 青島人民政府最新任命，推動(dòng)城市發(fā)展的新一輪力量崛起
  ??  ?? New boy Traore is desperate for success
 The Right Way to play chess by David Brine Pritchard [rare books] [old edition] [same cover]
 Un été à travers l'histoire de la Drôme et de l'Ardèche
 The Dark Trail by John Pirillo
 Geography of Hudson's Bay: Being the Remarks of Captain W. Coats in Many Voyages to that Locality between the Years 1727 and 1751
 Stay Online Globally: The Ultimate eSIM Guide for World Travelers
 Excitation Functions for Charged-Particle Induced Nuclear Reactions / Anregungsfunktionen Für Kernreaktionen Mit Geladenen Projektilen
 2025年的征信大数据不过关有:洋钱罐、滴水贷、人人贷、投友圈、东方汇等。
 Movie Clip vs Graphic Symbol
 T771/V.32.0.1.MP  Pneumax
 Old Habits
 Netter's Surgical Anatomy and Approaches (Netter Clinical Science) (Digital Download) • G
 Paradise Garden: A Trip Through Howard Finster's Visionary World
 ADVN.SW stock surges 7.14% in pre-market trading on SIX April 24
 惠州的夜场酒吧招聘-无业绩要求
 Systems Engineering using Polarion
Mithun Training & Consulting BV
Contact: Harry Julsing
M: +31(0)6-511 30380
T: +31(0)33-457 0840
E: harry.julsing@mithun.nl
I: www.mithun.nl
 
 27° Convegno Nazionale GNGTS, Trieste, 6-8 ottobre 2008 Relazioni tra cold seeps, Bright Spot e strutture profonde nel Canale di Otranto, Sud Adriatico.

┄┄┄┄┄┄┄┄┄┄

- DIRECTIONS -
Each of the entries must be set down again exactly.

- TASK ANSWER -
 青島人民政府最新任命，推動(dòng)城市發(fā)展的新一輪力量崛起
  ??  ?? New boy Traore is desperate for success
 The Right Way to play chess by David Brine Pritchard [rare books] [old edition] [same cover]
 Un été à travers l'histoire de la Drôme et de l'Ardèche
 The Dark Trail by John Pirillo
 Geography of Hudson's Bay: Being the Remarks of Captain W. Coats in Many Voyages to that Locality between the Years 1727 and 1751
 Stay Online Globally: The Ultimate eSIM Guide for World Travelers
 Excitation Functions for Charged-Particle Induced Nuclear Reactions / Anregungsfunktionen Für Kernreaktionen Mit Geladenen Projektilen
 2025年的征信大数据不过关有:洋钱罐、滴水贷、人人贷、投友圈、东方汇等。
 Movie Clip vs Graphic Symbol
 T771/V.32.0.1.MP  Pneumax
 Old Habits
 Netter's Surgical Anatomy and Approaches (Netter Clinical Science) (Digital Download) • G
 Paradise Garden: A Trip Through Howard Finster's Visionary World
 ADVN.SW stock surges 7.14% in pre-market trading on SIX April 24
 惠州的夜场酒吧招聘-无业绩要求
 Systems Engineering using Polarion
Mithun Training & Consulting BV
Contact: Harry Julsing
M: +31(0)6-511 30380
T: +31(0)33-457 0840
E: harry.julsing@mithun.nl
I: www.mithun.nl
 
 27° Convegno Nazionale GNGTS, Trieste, 6-8 ottobre 2008 Relazioni tra cold seeps, Bright Spot e strutture profonde nel Canale di Otranto, Sud Adriatico.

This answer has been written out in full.